Classically, you don't even need the new parameters of the hole or any GWs. Classical physics is deterministic; the infalling object's initial conditions already tell you everything about what is going to happen to it in the future, so no new information is added when it falls into the hole.

The whole "information loss" problem is a quantum problem, not a classical one; it arises because we believe that classical GR breaks down close to the singularity inside the black hole, and some sort of quantum gravity effect takes over. Quantum mechanics, as we understand it, does not allow for information loss (this property is called "unitarity"); but we do not have a satisfactory picture of how the quantum information contained in the infalling object is preserved when it reaches the area at the center of the hole that, classically, is where the singularity is. Hawking radiation, firewalls, etc. are all part of our attempts to construct such a satisfactory picture, which, as I've said, are still not complete.

7. Aug 18, 2016

### gerald V

Thank you.

May I come back to the classical collapse and your reference to spacelike separated events. I know the instructive expample where at Alpha Centauri it is decided to send a spacefleet to Earth. In coordinates where I am at rest, this event can yet have taken place, while in coordinates where a person passing by in a car is at rest, this still has not yet taken place. Of course, we do not even know right now that there is anything of such kind going on. But at some point in (our) time we will get the information, at latest when the spacefleet arrives. And then we know that thence such a decision definitely was taken, as a coordinate-independent truth. There may be some observers in the universe unable of even having received a light-fast signal generated at those decision, but this is not what I am referring to. I am referring to us who have the fleet before our very eyes.

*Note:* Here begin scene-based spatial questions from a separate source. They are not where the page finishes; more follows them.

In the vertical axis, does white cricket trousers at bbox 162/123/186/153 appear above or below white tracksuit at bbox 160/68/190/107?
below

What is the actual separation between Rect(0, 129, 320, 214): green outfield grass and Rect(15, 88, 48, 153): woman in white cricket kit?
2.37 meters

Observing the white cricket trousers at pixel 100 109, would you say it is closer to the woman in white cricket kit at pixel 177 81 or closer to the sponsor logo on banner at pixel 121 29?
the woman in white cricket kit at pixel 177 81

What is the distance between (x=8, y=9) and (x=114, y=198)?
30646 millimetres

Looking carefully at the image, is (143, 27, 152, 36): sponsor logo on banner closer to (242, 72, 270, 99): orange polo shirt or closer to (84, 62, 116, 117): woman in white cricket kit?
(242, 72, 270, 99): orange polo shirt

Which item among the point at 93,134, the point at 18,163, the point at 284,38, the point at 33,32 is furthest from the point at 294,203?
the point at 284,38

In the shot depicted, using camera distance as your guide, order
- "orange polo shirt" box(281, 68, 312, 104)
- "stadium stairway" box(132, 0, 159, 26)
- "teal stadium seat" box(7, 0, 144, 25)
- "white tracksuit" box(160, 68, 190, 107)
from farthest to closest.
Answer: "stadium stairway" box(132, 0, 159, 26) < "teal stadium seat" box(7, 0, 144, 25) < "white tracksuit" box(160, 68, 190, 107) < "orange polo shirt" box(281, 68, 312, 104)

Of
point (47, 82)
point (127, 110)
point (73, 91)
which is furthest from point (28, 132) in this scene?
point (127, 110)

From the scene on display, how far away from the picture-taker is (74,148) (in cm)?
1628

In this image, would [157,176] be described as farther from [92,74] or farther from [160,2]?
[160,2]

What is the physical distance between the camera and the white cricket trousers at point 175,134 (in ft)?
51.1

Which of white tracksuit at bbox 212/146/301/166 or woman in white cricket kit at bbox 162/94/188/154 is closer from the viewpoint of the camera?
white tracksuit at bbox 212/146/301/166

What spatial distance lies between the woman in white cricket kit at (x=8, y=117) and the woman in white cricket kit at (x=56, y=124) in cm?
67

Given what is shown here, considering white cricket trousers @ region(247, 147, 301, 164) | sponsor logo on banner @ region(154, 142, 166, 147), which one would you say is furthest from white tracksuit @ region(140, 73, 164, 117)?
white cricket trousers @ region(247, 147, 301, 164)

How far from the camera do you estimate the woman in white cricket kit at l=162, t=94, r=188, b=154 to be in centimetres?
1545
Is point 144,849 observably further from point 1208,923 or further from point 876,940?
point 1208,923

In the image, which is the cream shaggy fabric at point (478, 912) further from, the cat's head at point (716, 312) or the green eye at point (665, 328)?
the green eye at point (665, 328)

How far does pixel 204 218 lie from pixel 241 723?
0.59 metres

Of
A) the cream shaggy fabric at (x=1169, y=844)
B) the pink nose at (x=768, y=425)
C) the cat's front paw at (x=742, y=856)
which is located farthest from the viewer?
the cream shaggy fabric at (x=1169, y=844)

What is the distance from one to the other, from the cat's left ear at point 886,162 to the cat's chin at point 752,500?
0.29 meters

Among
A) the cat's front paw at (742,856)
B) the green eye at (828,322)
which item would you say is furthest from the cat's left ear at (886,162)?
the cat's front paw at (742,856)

- The LIGO event which occured before our very eyes (or ears), does it say that the two black holes definitely fell into each other, and now are one single hole, as a coordinate-independent truth?

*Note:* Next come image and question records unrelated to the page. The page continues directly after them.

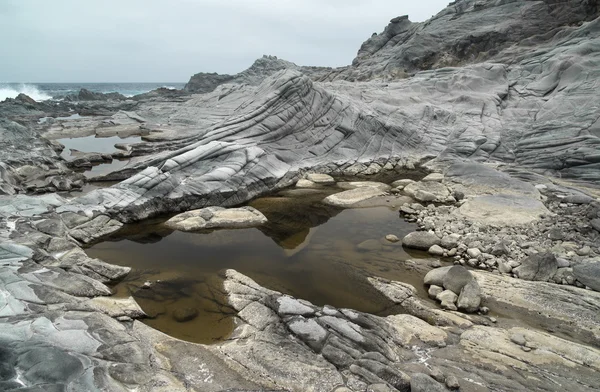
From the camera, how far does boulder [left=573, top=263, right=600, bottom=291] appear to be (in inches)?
335

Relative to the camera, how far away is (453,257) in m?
10.7

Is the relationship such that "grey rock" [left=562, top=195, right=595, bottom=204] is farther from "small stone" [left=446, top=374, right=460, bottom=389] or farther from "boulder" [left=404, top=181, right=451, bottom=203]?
"small stone" [left=446, top=374, right=460, bottom=389]

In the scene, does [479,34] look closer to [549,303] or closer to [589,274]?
[589,274]

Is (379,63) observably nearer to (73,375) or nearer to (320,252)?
(320,252)

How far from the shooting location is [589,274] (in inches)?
343

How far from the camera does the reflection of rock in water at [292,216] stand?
12180 mm

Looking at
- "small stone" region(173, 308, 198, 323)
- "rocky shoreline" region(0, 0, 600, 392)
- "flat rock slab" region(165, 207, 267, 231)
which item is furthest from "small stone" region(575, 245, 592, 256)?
"small stone" region(173, 308, 198, 323)

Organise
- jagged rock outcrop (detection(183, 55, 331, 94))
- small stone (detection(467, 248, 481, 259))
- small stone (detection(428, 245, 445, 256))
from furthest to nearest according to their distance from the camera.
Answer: jagged rock outcrop (detection(183, 55, 331, 94)) < small stone (detection(428, 245, 445, 256)) < small stone (detection(467, 248, 481, 259))

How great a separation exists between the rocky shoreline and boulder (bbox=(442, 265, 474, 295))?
5 centimetres

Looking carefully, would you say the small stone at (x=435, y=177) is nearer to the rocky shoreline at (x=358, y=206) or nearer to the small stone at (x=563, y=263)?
the rocky shoreline at (x=358, y=206)

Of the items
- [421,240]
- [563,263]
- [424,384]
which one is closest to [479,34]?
[421,240]

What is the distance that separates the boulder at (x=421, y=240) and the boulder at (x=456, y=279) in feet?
7.64

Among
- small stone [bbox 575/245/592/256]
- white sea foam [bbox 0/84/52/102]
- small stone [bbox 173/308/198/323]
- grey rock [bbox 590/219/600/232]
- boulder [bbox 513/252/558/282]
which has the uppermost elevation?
white sea foam [bbox 0/84/52/102]

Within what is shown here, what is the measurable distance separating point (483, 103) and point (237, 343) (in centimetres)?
2586
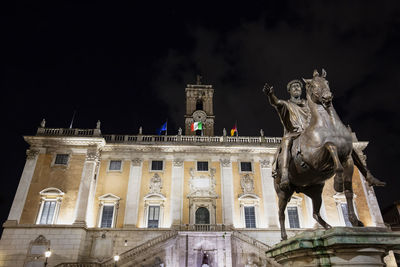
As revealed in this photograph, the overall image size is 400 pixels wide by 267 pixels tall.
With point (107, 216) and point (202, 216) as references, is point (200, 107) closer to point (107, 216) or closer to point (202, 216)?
point (202, 216)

- Or is any black hole only an "as if" black hole, for us outside. The book by Sexl-Urbantke says that for an outside observer a star never collapses to a black hole in the strict sense, rather the observable parameters change in such way that one can speak about a black hole in practical terms.

- Is there any principle difference whether two black holes fall into each other or some other object falls into a black hole (I am aware that the gravitational waves generated will be very weak in the latter case, but I am asking for the principle)?

8. Aug 18, 2016

### Staff: Mentor

Yes.

This is misstating it. The correct statement is the outside observer's coordinates, at least the ones being used in this example, do not cover the region at and inside the hole's horizon, so they cannot describe the portion of the collapse that occurs in that region. But that portion of the collapse can still be a coordinate-independent truth. There is no guarantee that any particular set of coordinates can cover all of spacetime; and if it doesn't, then you can't draw conclusions about what does or does not happen, in a coordinate-independent truth sense, based on what the coordinates can or cannot describe.

I'm not sure what you mean by a "principle difference". Both can be coordinate-independent truths, if that's what you mean.